Overall, the revolving balance/credit limit and the utilization ratio exhibited same patterns. They were both high for blue cards, and low for all other card types - but lowest for platinum. The utilization ratio was about 29% for blue card customers. However, the customers with silver, platinum, and gold cards have utilization ratio in the range of 4%-6%, as opposed to the 29% for blue card customers. This suggests that customers with blue cards, which is the least prestigious card type, tend to use the card a lot compared to customers with different card types, and the customers with other card types spend much less on their credit card.

The revolving balance/credit limit was about 15% for blue card customers, which is about half of the utilization ratio.
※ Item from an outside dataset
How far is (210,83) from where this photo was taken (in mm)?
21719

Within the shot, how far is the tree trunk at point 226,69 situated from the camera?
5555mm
For other card type customers, the revolving balance/credit limit is only slightly lower than their utilization ratio. This suggests that blue card customers are doing better job managing their credit by paying off their debt on time.

Education Level

In this section, the data will be grouped by education level.

#group by education level for comparison of credit limit and revolving balance
summary5 <- df2 %>%
  group_by(Education_Level) %>%
  summarise(mean_credit_limit = mean(Credit_Limit), mean_revolving_balance = mean(Total_Revolving_Bal)) %>%
  arrange(match(Education_Level, c("Doctorate","Post-Graduate","Graduate","College",
                                   "High School","Uneducated","Unknown")))
## `summarise()` ungrouping output (override with `.groups` argument)
kable(summary5)
Education_Level mean_credit_limit mean_revolving_balance
Doctorate 8392.653 1084.402
Post-Graduate 8945.505 1192.671
Graduate 8592.193 1154.717
College 8640.953 1132.302
High School 8563.104 1192.357
Uneducated 8830.205 1154.027
Unknown 8568.678 1157.905

Surprisingly, there was no clear patterns in credit limits across different education level. Uneducated and post-graduate customers had higher credit limit than other groups of people. The amount of revolving balance was similar for all groups but doctorate level - customers with doctorate degrees exhibited lowest revolving balance. This suggests that they - with the highest education level - pays off their credit card debt the best.